Enhanced radiosensitisation of human glioma cells by combining inhibition of PARP with inhibition of Hsp90

Glioblastoma multiforme are the commonest primary brain tumour and are resistant to standard therapies. The non-dividing nature of normal brain provides an opportunity to enhance the therapeutic ratio by combining radiation with inhibitors of replication-specific DNA repair pathways. Based on our previous findings that inhibition of poly(ADP-ribose) polymerase (PARP) increases radiosensitivity of human glioma cells in a replication-dependent manner and generates excess DNA breaks that are repaired by homologous recombination (HR), we hypothesised that inhibition of HR would amplify the replication-specific radiosensitizing effects of PARP inhibition. Specific inhibitors of HR are not available, but the Heat Shock Protein 90 inhibitor 17-allylamino-17-demethoxygeldanamycin (17-AAG) has been reported to inhibit HR function. The radiosensitizing effects of 17-AAG and the PARP inhibitor olaparib were assessed and the underlying mechanisms explored. 17-AAG downregulated Rad51 and BRCA2 protein levels, abrogated induction of Rad51 foci by radiation and inhibited HR measured by the I- Sce 1 assay.

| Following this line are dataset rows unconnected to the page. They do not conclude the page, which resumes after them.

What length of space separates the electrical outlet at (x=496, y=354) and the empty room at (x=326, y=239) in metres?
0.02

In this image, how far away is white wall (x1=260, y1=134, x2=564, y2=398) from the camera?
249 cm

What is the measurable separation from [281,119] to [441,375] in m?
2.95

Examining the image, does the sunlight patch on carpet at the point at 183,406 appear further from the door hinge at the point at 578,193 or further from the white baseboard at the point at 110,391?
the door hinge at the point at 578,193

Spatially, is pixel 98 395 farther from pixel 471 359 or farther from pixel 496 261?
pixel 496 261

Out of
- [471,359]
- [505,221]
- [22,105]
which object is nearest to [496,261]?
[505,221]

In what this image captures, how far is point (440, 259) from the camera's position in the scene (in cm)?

Individually, 17-AAG and olaparib had modest, replication-dependent radiosensitising effects on T98G glioma cells. Additive radiosensitisation was observed with combination treatment, mirrored by increases in γH2AX foci in G2 phase cells. Unlike olaparib, 17-AAG did not increase radiation sensitivity of CHO cells, indicating tumour specificity. However, 17-AAG also enhanced radiosensitivity in HR-deficient cells, indicating that its effects were only partially mediated by HR inhibition. Additional mechanisms are likely to include destabilization of oncoproteins that are upregulated in GBM. 17-AAG is therefore a tumour-specific, replication-dependent radiosensitizer that enhances the effects of PARP inhibition. This combination has therapeutic potential in the management of GBM.